Create a `routes.yaml` file to define your routing logic. The first rule that matches a request is used.

```yaml
routes:
  # Route requests for small models to a specific GPU server using regex
  - match:
      model: "/.*-1.5b/"
    route:
      upstream: "http://gpu-server:8000"

  # Route requests from a specific developer's machine to a dev server
  - match:
      source_host: "10.0.1.100"
    route:
      upstream: "http://dev-server:8000"

  # Route requests for "gpt-4" and override the model name to "claude-3-opus"
  - match:
      model: "gpt-4"
    route:
      upstream: "http://claude-server:8000"
      model: "claude-3-opus"
```

## Web UI & Monitoring

The web UI provides insights into your model usage and performance.

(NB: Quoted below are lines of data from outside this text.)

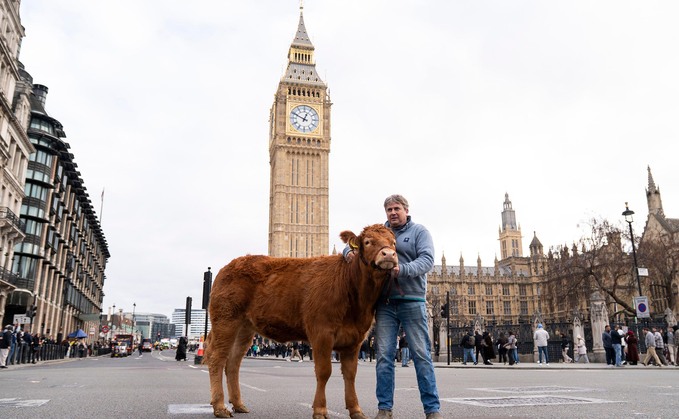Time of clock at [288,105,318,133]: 12:49
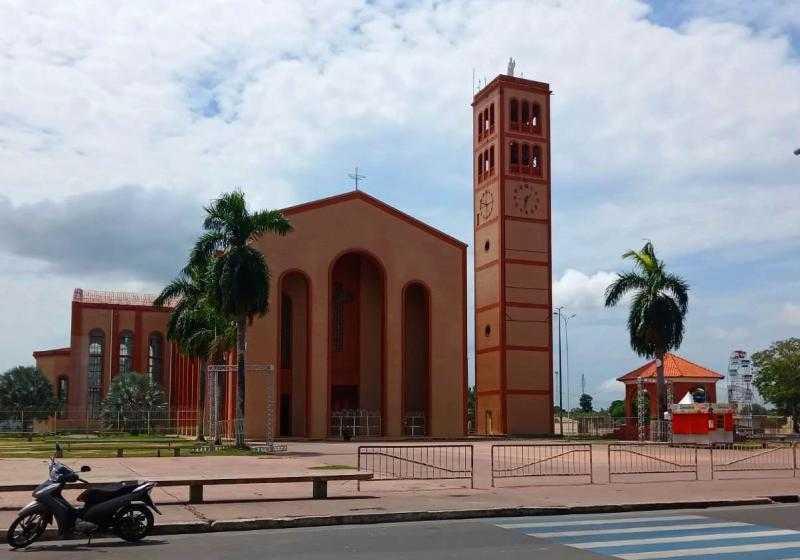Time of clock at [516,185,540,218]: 1:32
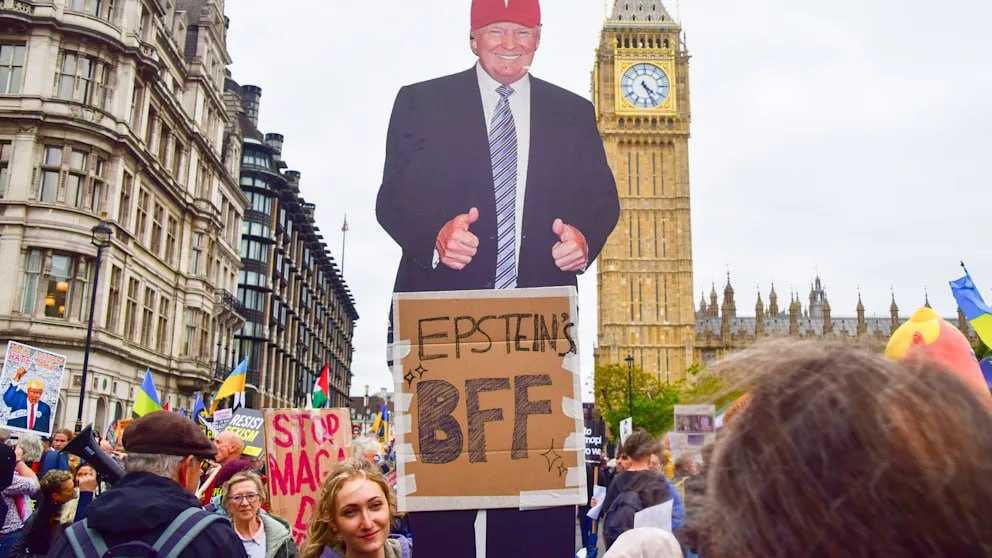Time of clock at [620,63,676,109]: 4:26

- **Dashboard (`/`):** View the latest request logs and general statistics.
- **Performance (`/performance`):** Analyze model performance with an interactive scatter plot.
- **Request Detail (`/request/{id}`):** See the full transcript of a specific request.

## Development

### Running Tests

To run the test suite, use `pytest`:

```bash
pip install -r requirements.txt
pytest
```

### Contributing

This project is open source. Please feel free to submit issues and pull requests.

## License

This project is licensed under the MIT License. See the `LICENSE` file for details.